“Today I need some air,” she said, “but I don’t mind walking if you want the chauffeur!”

“May I not come with you?” whispered Percy from his pillows. He looked so small in the big carved bed resembling a catafalque. “Could we not take a long run into the country to look at the autumn.”

That day Percy no longer spoke of his pictures, nor during the following days either. Hedvig did not see him even glance at the new gallery. He seemed to have grown afraid of his plans for farewell, his pyramid, the urn for his ashes and all the rest of it.

All Percy’s feelings had been transfused into a new, passionate love. Day and night he wanted to be with Hedvig. Protected by her white limbs he huddled together in the growing shadows and intoxicated himself in the warmth of her presence. But it was a fatal intoxication. Love made everything, even death, greater, more real, more terrible—. It seemed as if strong hands had torn to pieces the bright artistically woven veil that dilettantism had suspended between him and reality. He felt for perhaps the first time in his life a deep fear. But then he only drank the deeper from Hedvig’s unbroken life as if by doing so he might save his own. And when he noticed that the intoxication consumed his strength instead of increasing it then he drank deeper still in order to benumb himself.

But now it was Hedvig’s turn to steal into Percy’s picture galleries. Yes, the rôles were strangely reversed. She positively felt attracted to her former chamber of horror. She would stay there for a long time staring around her. It was not that any artistic instincts had awakened in her. It was not that she had begun to understand any of these new paradoxes. No, but she imbibed courage from their impudent recklessness. She deafened her conscience with their excesses. “Everything is permitted,” that was what Percy’s pictures whispered into the ear of a Selamb.

Life and death soar strangely near each other in love. You give and take with the same recklessness. Sacrifice and selfishness disport themselves side by side. And just at the moment when the human egoism is nearest to its dissolution it is sometimes most blindly cruel.

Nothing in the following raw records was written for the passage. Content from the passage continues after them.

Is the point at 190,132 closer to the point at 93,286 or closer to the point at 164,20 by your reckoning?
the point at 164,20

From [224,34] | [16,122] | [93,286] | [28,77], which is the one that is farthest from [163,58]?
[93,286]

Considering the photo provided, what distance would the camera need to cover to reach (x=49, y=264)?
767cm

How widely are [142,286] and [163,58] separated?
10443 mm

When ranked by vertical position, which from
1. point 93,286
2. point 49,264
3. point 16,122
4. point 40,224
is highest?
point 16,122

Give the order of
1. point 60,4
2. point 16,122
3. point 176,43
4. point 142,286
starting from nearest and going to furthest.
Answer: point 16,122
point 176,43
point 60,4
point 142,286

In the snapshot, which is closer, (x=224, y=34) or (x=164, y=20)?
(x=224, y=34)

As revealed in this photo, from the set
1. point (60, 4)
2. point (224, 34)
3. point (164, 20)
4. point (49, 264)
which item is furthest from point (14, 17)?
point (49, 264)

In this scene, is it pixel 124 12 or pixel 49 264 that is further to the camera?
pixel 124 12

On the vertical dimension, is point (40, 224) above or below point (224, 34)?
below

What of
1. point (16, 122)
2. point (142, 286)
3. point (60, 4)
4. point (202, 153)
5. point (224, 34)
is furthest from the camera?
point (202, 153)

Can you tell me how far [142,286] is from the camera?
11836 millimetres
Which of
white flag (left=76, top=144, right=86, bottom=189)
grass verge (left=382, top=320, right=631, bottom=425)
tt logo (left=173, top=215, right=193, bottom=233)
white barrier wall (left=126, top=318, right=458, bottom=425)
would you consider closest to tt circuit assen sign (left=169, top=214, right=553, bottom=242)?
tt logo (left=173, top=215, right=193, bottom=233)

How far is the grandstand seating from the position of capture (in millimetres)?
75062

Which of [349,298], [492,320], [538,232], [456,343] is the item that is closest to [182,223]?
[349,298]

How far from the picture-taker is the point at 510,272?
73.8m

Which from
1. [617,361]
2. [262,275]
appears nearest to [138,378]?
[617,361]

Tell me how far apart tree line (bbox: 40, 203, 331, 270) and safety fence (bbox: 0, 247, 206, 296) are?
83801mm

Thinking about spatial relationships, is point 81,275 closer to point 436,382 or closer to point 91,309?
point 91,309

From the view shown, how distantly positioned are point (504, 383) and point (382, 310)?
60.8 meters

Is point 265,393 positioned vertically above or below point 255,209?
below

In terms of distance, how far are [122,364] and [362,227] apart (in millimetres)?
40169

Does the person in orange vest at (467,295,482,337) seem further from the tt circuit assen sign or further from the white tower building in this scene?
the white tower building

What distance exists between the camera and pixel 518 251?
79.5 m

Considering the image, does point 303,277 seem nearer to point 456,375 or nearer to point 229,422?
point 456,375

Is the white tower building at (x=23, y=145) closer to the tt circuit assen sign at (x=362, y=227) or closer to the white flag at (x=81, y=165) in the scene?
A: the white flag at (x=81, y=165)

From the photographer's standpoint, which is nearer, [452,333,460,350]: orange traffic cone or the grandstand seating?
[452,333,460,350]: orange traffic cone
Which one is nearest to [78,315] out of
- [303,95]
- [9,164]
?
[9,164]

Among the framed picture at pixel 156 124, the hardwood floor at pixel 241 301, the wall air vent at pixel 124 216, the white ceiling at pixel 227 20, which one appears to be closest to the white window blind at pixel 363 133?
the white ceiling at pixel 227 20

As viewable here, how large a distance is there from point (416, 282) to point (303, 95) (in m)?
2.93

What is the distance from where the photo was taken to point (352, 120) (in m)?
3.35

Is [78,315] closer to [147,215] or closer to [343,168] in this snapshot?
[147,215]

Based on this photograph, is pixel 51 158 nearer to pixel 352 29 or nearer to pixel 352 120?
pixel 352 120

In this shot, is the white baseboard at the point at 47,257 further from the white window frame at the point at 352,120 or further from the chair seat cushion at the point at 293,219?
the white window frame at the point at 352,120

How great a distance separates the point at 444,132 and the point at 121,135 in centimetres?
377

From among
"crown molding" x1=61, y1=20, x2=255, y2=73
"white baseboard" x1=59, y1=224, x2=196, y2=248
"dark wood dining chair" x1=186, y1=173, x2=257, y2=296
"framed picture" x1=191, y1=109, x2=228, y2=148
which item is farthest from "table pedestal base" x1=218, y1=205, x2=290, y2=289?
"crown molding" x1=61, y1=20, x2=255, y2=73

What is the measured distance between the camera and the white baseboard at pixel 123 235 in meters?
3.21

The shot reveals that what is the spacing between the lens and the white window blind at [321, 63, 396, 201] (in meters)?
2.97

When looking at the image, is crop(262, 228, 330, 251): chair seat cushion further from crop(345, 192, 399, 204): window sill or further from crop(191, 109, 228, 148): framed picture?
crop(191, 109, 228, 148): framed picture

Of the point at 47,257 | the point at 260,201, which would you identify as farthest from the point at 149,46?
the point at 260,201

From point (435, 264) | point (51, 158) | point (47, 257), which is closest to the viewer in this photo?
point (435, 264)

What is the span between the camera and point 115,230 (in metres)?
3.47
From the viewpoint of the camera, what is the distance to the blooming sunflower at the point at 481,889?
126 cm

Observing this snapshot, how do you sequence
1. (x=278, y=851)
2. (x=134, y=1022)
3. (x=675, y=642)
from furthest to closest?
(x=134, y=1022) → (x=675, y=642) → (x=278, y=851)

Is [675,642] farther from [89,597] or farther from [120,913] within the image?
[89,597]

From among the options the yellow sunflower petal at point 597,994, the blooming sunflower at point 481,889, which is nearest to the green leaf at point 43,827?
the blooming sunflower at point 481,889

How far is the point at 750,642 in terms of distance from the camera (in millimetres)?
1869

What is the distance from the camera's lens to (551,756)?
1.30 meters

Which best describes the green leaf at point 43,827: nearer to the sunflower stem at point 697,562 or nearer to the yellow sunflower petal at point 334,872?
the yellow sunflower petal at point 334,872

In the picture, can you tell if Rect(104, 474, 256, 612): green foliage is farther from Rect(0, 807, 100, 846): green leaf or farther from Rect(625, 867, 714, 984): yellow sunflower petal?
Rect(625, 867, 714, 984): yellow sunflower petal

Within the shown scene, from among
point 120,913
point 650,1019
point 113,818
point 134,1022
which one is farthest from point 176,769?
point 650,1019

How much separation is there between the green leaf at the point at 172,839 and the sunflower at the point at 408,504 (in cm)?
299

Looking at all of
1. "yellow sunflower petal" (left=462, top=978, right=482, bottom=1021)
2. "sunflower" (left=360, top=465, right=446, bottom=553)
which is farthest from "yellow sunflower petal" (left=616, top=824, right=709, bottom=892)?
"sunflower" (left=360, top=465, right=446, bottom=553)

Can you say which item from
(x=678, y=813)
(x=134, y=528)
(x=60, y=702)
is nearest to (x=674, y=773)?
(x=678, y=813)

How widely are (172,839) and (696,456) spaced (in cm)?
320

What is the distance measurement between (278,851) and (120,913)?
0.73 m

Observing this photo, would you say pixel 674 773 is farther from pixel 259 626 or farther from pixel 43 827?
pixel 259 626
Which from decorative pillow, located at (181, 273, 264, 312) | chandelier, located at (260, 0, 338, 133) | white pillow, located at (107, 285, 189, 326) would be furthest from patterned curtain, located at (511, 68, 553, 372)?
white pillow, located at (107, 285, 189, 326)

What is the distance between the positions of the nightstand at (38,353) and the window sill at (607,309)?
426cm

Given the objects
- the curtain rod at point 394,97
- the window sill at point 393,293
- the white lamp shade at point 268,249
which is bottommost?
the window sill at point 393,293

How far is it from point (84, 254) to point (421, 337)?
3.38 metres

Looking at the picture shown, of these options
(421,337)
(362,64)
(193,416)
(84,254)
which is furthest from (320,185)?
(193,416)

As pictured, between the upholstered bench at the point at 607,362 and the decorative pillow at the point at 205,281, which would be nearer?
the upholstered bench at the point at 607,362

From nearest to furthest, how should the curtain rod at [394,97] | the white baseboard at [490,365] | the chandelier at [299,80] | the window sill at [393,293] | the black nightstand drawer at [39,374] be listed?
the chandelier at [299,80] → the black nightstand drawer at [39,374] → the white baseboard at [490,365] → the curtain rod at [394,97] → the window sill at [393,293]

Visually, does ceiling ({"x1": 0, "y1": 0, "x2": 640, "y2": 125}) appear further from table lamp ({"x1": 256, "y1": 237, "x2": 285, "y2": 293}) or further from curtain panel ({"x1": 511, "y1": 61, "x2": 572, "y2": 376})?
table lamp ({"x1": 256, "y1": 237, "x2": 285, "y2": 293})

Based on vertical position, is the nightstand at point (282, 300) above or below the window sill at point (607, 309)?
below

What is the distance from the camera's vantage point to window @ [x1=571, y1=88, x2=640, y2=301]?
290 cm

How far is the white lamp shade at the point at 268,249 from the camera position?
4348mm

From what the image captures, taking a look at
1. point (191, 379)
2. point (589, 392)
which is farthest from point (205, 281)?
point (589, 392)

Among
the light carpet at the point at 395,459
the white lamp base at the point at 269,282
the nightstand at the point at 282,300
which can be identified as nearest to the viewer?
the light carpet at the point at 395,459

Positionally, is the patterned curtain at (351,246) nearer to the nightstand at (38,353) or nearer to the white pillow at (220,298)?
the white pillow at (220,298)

During these weeks Hedvig loved Percy and killed him. There came a moment when she began to be afraid to look into his face. But all the same she could not find the strength to spare him. During the day she invented many a cunning trick to escape seeing the truth. There was something round his mouth and eyes which now and then filled her with a cold terror, almost with hatred. It was the disease in him she hated. She would feel fits of cruel invincible hunger for the moment when death would at last strike its blow and no longer creep stealthily around them. And all the same she loved him, loved for the first time in her life with a kind of dim, wild abandon. So strange is the human heart. In the midst of these fits she longed for the night, the darkness, the great, teeming, blind darkness when she could once more draw him to her, kiss him, drink up his fever.

Sometimes Hedvig was seized by a kind of dark frenzy. Their love had resembled a silent bitter struggle with death. Percy sank back with perspiring temples. Convulsively, like, a drowning man, he would seize her black hair and stare into her eyes, which he saw in spite of the darkness and which seemed to him surrounded by pale little dancing flames:

“My beautiful angel of death,” he whispered. “My beautiful angel of death.” And in his voice was a strange mixture of love, hopelessness and, to the very last, playful irony.

One such night there came a fresh hæmorrhage of the lungs. It was the third, and Percy knew at once that it was the last. For several days he lay there white and thin and faded away without any serious pain. The winter had come early. The light from the snow on the pines lit up the room just as in the sanatorium in Switzerland. The doctors had that all-wise and important expression which always means that they are completely powerless. Percy had recovered his little, wan, ironical, submissive smile. He did not complain and did not seem to regret anything. He smiled also to his wife without wondering at her metamorphosis.